[Dataset entries]
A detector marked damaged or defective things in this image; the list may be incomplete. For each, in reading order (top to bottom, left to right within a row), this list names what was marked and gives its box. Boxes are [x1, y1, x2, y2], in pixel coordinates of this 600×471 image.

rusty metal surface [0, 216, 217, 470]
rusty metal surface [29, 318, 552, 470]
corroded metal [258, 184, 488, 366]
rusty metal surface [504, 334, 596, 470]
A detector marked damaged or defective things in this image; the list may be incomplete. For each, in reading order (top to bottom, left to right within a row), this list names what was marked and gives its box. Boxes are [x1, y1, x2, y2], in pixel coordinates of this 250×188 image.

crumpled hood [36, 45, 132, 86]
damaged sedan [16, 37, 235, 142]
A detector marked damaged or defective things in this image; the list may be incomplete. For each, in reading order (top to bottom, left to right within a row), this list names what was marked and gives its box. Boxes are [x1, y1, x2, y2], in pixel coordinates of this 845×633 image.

= WORK TO BE COMPLETED =
Copy out every one of the records above word for word, with nothing changed.

= EXERCISE RESULT =
A detector marked damaged or defective things in this image; the list may be incomplete. For each, in reading order (top to bottom, left to right within a row), this list names what was marked and gives its box. Boxes are [x1, y1, x2, y2], in pixel coordinates of this 600×471 image.

rusty metal surface [0, 216, 217, 470]
rusty metal surface [29, 318, 552, 470]
corroded metal [258, 184, 488, 366]
rusty metal surface [504, 334, 596, 470]
A detector marked damaged or defective things in this image; the list may be incomplete. For each, in reading order (top to bottom, left to right within a row), this list names what was marked and gives its box. Boxes are [x1, y1, x2, y2], in pixel coordinates of this 250×188 image.

crumpled hood [36, 45, 132, 86]
damaged sedan [16, 37, 235, 142]
A detector marked damaged or defective things in this image; the list may be incomplete. For each, in reading order (top to bottom, left to right within a row), this list names what was marked and gives its box. Boxes are [x1, y1, x2, y2], in pixel coordinates of this 845×633 image.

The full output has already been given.